The cpconftool Script

Valid for versions 84 through the latest version

Version:

84


Last modified: December 2, 2020

Overview

Use the /usr/local/cpanel/bin/cpconftool script to back up and restore configuration settings. The script groups the configuration settings for different services into modules.

Modules

You can use this script to back up and restore the following modules:

  • Apache® — cPanel & WHM uses Apache to host websites.

    Note:
    • The Apache module also modifies the servers’ ModSecurity® settings. Apache uses ModSecurity to provide intrusion detection and prevention on your web server.
    • The Apache backup, restoration, and transfer processes differ from other modules. For more information, read the Apache Module Differences section below.

  • AutoSSL — The AutoSSL feature automatically issues free, Domain-Validated SSL certificates to users’ domains.

    Note:

    This module does not modify the SSL Provider. To update your SSL provider, use WHM’s Manage AutoSSL interface (WHM » Home » SSL/TLS » Manage AutoSSL).

  • Backups — cPanel & WHM uses backups to copy or archive data. You can use this data to recover to a previous state.

    Note:
    The backup module does not include legacy backup settings.

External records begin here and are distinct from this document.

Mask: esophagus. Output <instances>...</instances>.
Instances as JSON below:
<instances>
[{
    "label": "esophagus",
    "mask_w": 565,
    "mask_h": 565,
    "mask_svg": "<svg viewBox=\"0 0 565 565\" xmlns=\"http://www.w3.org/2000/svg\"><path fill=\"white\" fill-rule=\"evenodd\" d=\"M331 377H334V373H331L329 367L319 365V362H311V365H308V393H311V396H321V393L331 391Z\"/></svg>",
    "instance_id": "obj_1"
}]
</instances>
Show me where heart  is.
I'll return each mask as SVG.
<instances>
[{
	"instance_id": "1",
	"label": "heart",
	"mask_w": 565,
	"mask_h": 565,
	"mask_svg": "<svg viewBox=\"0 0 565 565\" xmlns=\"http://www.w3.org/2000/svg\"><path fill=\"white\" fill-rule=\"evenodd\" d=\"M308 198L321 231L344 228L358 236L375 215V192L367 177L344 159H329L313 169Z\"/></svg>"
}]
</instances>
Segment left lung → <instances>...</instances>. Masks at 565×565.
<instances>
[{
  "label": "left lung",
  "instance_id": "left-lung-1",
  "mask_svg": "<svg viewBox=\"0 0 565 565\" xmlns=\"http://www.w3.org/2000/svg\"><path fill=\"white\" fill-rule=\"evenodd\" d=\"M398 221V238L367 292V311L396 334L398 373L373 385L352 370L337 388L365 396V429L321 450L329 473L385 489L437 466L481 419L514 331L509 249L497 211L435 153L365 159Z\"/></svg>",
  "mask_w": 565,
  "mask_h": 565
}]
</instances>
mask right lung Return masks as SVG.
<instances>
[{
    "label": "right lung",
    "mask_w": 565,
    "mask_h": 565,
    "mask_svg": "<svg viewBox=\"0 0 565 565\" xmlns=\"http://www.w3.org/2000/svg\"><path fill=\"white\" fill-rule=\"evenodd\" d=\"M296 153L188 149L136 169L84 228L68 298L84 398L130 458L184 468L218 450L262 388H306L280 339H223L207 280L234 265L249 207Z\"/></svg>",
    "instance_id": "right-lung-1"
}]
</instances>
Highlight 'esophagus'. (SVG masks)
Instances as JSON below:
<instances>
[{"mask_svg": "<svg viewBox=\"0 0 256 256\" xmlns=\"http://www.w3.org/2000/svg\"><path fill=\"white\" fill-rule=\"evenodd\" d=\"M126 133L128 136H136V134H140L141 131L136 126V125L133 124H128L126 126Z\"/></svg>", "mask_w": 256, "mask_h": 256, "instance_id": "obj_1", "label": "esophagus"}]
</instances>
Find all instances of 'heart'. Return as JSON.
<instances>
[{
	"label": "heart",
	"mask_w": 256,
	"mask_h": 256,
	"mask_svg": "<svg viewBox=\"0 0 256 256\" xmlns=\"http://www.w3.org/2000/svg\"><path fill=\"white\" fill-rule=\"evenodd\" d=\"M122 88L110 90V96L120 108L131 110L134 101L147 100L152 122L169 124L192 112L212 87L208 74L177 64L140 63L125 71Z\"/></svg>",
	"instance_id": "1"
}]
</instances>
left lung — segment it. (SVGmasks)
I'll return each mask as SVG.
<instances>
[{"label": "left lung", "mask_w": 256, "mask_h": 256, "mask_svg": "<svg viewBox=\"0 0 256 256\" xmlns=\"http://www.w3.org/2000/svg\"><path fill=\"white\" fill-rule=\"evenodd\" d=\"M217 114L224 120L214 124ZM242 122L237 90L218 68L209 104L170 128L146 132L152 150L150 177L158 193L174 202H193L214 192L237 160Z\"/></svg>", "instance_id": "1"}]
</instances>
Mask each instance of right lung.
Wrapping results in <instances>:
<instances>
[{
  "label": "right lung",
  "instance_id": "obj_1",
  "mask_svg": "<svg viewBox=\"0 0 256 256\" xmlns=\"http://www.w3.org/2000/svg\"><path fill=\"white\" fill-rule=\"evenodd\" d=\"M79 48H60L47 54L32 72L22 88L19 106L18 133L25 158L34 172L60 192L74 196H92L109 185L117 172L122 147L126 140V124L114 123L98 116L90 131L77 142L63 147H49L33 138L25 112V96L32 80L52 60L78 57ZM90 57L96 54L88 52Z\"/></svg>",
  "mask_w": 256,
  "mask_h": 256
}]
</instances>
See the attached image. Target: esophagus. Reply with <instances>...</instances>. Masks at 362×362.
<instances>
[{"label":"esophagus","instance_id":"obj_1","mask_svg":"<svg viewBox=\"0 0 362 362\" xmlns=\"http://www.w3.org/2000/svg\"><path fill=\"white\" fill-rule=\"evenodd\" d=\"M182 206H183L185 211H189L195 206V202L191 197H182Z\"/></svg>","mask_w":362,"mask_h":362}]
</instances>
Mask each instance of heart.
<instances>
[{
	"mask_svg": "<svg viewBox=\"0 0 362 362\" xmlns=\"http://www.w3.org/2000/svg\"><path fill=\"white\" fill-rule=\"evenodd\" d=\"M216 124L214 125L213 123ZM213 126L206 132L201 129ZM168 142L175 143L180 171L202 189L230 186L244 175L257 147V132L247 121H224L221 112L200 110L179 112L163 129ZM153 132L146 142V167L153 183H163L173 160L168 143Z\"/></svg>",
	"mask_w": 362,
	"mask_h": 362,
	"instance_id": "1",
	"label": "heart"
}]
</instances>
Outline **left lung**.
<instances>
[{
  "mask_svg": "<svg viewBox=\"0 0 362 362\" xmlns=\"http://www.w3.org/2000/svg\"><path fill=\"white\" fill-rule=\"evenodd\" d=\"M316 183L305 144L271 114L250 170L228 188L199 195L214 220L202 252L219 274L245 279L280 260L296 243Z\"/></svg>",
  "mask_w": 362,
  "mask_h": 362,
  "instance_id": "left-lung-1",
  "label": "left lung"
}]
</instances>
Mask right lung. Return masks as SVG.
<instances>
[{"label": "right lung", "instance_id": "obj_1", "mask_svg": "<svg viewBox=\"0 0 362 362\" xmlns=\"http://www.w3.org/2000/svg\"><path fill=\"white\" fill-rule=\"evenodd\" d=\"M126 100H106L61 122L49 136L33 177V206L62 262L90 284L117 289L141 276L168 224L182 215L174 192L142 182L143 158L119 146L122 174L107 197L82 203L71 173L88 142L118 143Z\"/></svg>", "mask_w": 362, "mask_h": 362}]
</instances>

  • cPanel themes — cPanel & WHM uses cPanel themes to generate the cPanel and the WHM interfaces.

  • cPHulk — The cPHulk service helps to protect your server against brute force attacks.

    Note:
    • The script does not copy history reports.
    • The script appends whitelist- and blacklist-management configuration settings. It does not replace these configuration settings.

  • Exim — cPanel & WHM uses Exim as the server’s main mail transfer agent.

  • GreyListing — The Greylisting feature defends email users against spam.

  • ModSecurity — This open-source web application firewall helps to detect and prevent intrusion. For more information, read our ModSecurity® documentation.

  • MySQL® — cPanel & WHM uses MySQL as the server’s database management.

    Note:

    WHM’s Transfer Tool interface (WHM » Home » Transfers » Transfer Tool) does not allow you to back up, restore, or transfer MySQL configurations. You must use this script to perform these actions.

  • WHM (whmconf) — cPanel & WHM uses the whmconf configuration to back up and restore WHM’s common settings that aren’t user-specific. For example, the settings from WHM’s Tweak Settings interface (WHM » Home » Server Configuration » Tweak Settings) and WHM’s Basic WebHost Manager Setup interface (WHM » Home » Server Configuration » Basic WebHost Manager Setup).

Run the script

To use this script, run the following command as the root user:

/usr/local/cpanel/bin/cpconftool --option

Options

The /usr/local/cpanel/bin/cpconftool --option script accepts the following options:

Note:

You can rename a backup file. The --restore and --prerestore_backup options do not rely on the file’s name. You could include modules in the filename.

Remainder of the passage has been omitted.